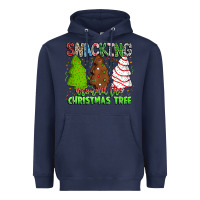 Navy Snacking Around The Christmas Tree Heavyweight Hoodie - CowhideDigitalArt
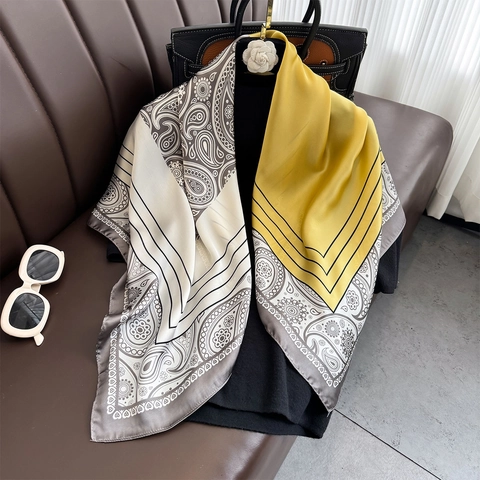 Grande Sciarpa Quadrata In Satin Di Poliestere Con Stampa Paisley Blocchi Di Colore Foulard Decorativo Scialle Protezione Solare Donna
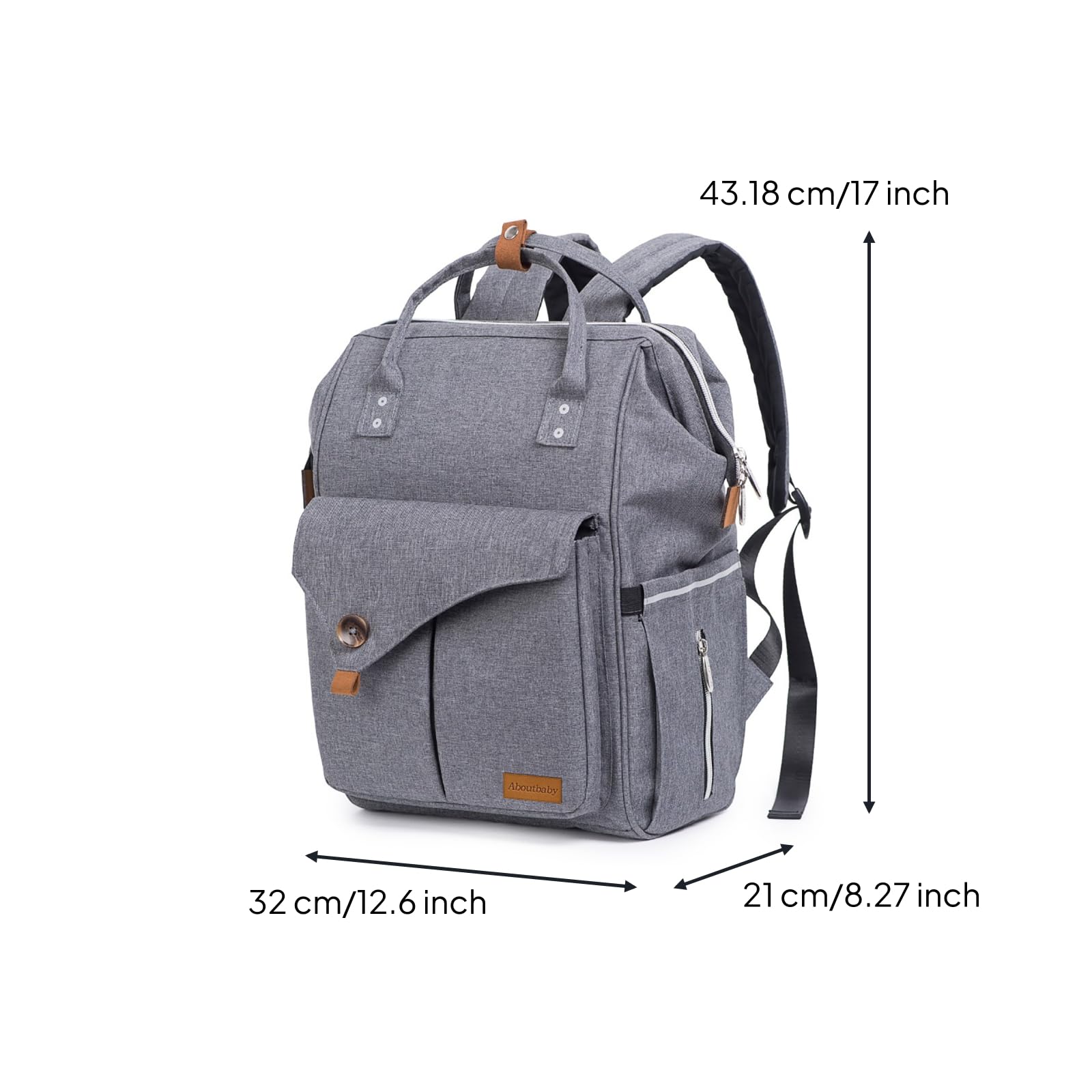 Zaino Fasciatoio Borsa Pannolini Zaino Neonato Zaino Maternità Borsa Cambio Impermeabile con Scomparti Dedicati Anteriore E Tasca Laterale Adatto a Nido Auto Passeggiate, Array, Grigio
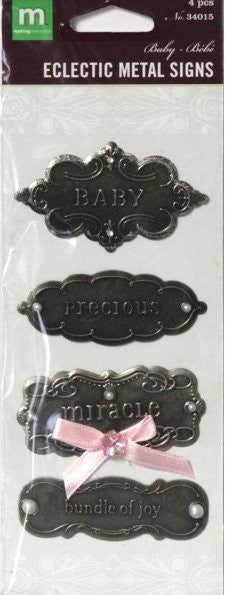 Making Memories Baby Eclectic Metal Signs Embellishments - SCRAPBOOKFARE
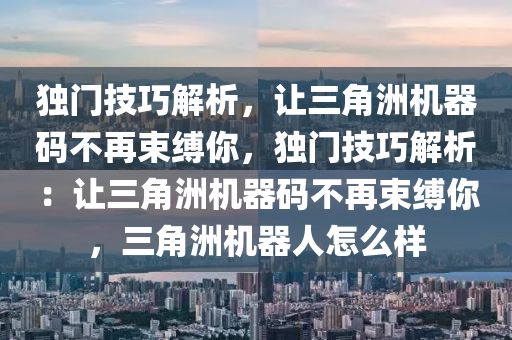 独门技巧解析，让三角洲机器码不再束缚你，独门技巧解析：让三角洲机器码不再束缚你，三角洲机器人怎么样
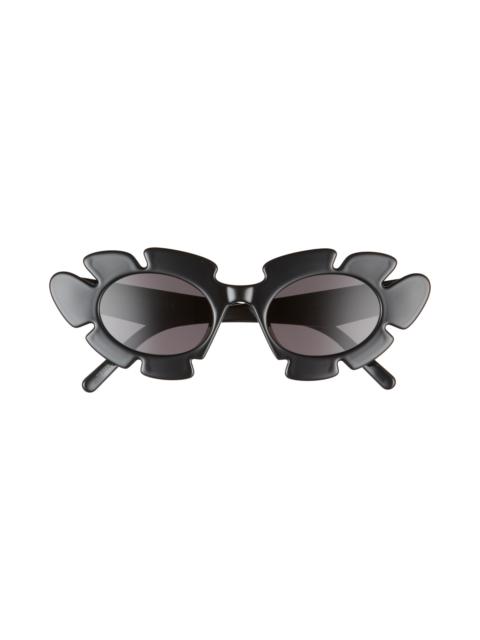 Loewe Loewe 47mm Tinted Oval Sunglasses in Shiny Black /Smoke at Nordstrom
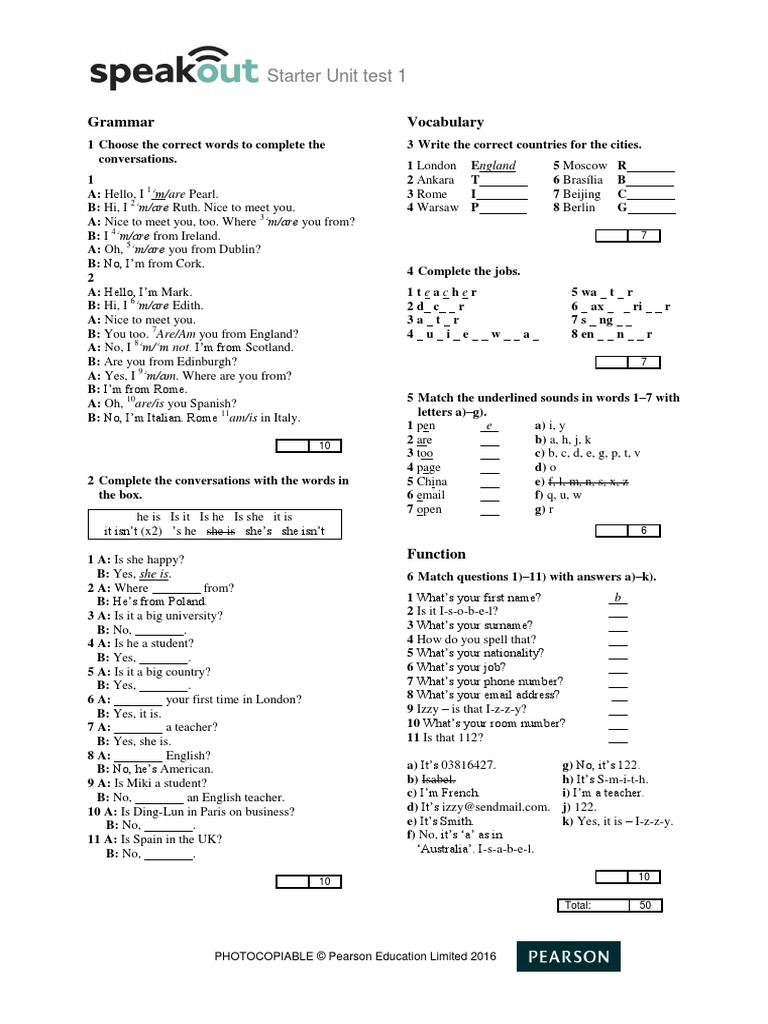 Revision Test Starter Unit | PDF | Human Communication | Linguistics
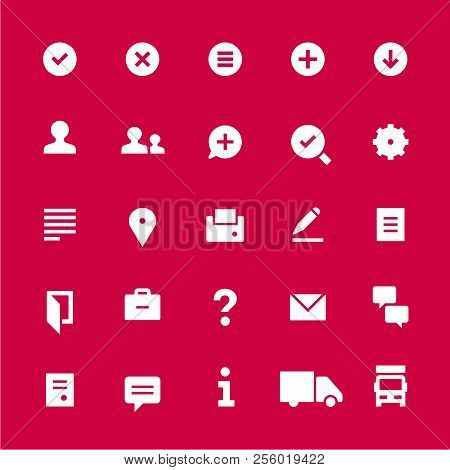 25 Icons For Web Services. Filled. White On Red.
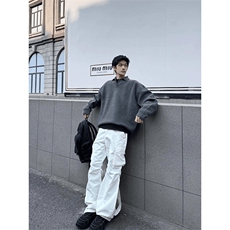 重磅冬北极绒老钱风亨利领毛衣美式复古休闲慵懒风纯色翻领针织衫，男装针织衫/毛衣，电商A443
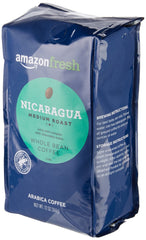 Amazon Fresh Nicaragua coffee medium roast bag displaying premium packaging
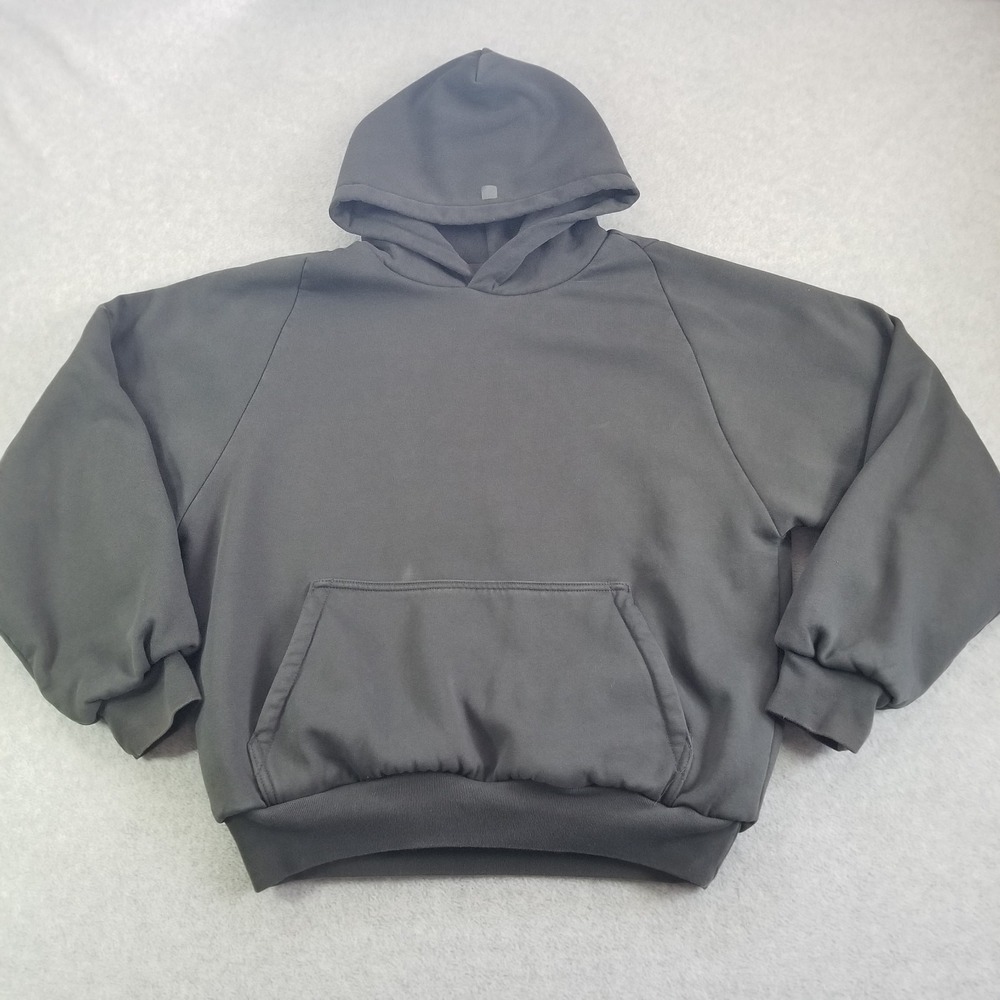 Yeezy Gap Hoodie Mens Medium Black Shrunken Kanye West Cropped Pullover YZY SU22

********************

WHAT THIS TASK INVOLVES: What you give back should be exactly the lines from the line holding "Grande Sciarpa Quadrata" through the final line of the material, both ends included, and please leave out the pictures.

YOUR SOLUTION:
 Grande Sciarpa Quadrata In Satin Di Poliestere Con Stampa Paisley Blocchi Di Colore Foulard Decorativo Scialle Protezione Solare Donna
 Zaino Fasciatoio Borsa Pannolini Zaino Neonato Zaino Maternità Borsa Cambio Impermeabile con Scomparti Dedicati Anteriore E Tasca Laterale Adatto a Nido Auto Passeggiate, Array, Grigio
 Making Memories Baby Eclectic Metal Signs Embellishments - SCRAPBOOKFARE
 独门技巧解析，让三角洲机器码不再束缚你，独门技巧解析：让三角洲机器码不再束缚你，三角洲机器人怎么样
 Loewe Loewe 47mm Tinted Oval Sunglasses in Shiny Black /Smoke at Nordstrom
 Revision Test Starter Unit | PDF | Human Communication | Linguistics
 25 Icons For Web Services. Filled. White On Red.
 重磅冬北极绒老钱风亨利领毛衣美式复古休闲慵懒风纯色翻领针织衫，男装针织衫/毛衣，电商A443
 Amazon Fresh Nicaragua coffee medium roast bag displaying premium packaging
 Yeezy Gap Hoodie Mens Medium Black Shrunken Kanye West Cropped Pullover YZY SU22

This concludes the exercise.